Having completed our theory lessons and passed a rather easy 50 question multiple choice exam it was time to celebrate with the rest of the posse who had passed the PADI Openwater in the same three days as us. The night really began after dinner when 6 of us decided to play Ring of Fire and it ended with me having to skull a full pint of vodka, coke and Chang beer. Nice. All in all a good night, although it becomes hazy towards the end.
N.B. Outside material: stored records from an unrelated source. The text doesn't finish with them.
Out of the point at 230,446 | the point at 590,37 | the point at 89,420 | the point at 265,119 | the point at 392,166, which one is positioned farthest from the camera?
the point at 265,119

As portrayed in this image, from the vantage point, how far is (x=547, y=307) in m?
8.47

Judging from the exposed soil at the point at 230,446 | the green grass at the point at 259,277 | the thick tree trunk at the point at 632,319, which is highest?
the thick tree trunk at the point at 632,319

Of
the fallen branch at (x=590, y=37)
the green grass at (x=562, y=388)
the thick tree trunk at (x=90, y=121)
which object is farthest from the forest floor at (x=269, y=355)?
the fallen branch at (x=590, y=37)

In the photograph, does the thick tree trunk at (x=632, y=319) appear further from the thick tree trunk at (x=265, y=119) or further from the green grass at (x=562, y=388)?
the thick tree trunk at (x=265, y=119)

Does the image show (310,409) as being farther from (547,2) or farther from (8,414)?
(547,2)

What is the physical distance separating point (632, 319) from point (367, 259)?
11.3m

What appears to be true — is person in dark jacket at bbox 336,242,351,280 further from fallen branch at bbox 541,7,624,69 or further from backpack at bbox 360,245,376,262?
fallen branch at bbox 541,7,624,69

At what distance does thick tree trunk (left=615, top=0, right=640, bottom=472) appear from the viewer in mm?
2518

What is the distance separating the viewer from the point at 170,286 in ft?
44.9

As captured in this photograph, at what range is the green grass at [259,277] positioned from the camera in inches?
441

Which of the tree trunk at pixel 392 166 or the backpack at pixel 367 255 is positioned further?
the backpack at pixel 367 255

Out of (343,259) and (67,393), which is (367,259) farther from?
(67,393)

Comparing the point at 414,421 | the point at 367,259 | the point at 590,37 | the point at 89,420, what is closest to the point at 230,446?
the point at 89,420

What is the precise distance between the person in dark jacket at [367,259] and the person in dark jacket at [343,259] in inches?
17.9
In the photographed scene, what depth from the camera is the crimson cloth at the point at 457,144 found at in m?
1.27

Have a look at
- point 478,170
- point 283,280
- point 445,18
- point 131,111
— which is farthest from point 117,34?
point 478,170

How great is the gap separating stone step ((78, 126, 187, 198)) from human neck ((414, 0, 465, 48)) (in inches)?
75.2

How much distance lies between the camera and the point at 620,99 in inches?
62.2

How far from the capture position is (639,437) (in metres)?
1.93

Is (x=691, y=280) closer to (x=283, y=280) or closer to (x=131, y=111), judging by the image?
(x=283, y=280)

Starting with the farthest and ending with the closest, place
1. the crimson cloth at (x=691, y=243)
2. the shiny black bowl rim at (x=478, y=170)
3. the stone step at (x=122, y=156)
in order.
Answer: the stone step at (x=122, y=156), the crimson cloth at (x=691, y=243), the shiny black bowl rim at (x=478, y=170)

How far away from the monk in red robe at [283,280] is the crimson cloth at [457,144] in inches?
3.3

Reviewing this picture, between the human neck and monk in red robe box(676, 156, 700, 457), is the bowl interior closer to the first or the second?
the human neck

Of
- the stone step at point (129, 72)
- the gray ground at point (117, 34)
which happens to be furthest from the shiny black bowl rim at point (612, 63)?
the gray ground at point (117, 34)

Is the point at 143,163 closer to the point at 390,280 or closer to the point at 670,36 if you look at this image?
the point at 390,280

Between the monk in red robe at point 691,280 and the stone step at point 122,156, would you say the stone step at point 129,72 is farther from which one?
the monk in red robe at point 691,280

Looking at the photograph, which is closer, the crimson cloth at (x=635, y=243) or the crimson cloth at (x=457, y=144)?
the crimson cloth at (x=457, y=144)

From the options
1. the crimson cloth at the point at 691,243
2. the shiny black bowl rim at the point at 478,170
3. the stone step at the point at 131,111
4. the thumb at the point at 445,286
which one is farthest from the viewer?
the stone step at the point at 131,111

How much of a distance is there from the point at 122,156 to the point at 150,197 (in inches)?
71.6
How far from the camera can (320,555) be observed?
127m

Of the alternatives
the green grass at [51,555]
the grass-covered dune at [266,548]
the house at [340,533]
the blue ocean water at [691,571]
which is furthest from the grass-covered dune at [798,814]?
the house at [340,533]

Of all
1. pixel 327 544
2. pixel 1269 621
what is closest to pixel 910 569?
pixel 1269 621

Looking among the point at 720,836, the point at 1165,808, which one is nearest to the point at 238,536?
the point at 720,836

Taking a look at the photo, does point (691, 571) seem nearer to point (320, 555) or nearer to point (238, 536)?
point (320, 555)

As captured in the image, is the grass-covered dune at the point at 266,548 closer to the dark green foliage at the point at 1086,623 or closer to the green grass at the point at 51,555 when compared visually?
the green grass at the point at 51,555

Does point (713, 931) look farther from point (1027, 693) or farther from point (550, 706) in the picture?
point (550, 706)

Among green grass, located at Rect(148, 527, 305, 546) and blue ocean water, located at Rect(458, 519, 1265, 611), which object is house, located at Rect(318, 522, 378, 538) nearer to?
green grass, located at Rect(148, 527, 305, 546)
We're now back in Bangkok for our last night in Thailand after travelling all day today on catamaran and bus from Koh Tao. Tommorrow we leave for Singapore and the next leg of our trip. I'm sad to be leaving Thailand and the people we have met along the way, although we're all going to meet back up at some point, but at the same time I think we're all excited for what lies ahead.

Tom

Sunday 4 February 2007

Full Moon Partaaay!!!

The last few days on Samui were spent chilling in preparation for the full moon. Samui is very nice but has become far too touristy is places - the main town, Chaweng, is just like Magaluf. Visited the giant Buddha in the north of Samui, which we drove to after hiring a 4x4, which cost less than 3 pound each a day.
We caught a pretty packed ferry over to Koh Phangan and my god it wasn't a fun journey, with me Ryan and Shelley all feeling like we were gonna chuck up (or 'yak' as the aussies say). Phangan's a lot nicer than Samui... but its still touristy, especially considering its full moon party time. Then again i don't see how we can complain bout lots of tourists when we are bloody tourists! Watched 'The Beach' the other night when sat around in the bar of Phangan beach resort... It's well wierd that we're so close to where that's based and the fact that the big island featured on it is Koh Phangan. Phangan beach resort is actually where Shelley and the aussie guys are staying... The 3 of us have a bungalow just down the road but its so much better here, and we spend so much time here that the staff think we're staying here! Met another aussie guy called Peter (but thankfully everyone calls him Poida which avoids confusion... i'm known as Pete) and two aussie girls, Rachel and Alex. The group of us have managed to run up a bar tab of 33,000 baht over the past few days! It's gonna be about 60 quid each though, which I suppose is actually pretty quality value.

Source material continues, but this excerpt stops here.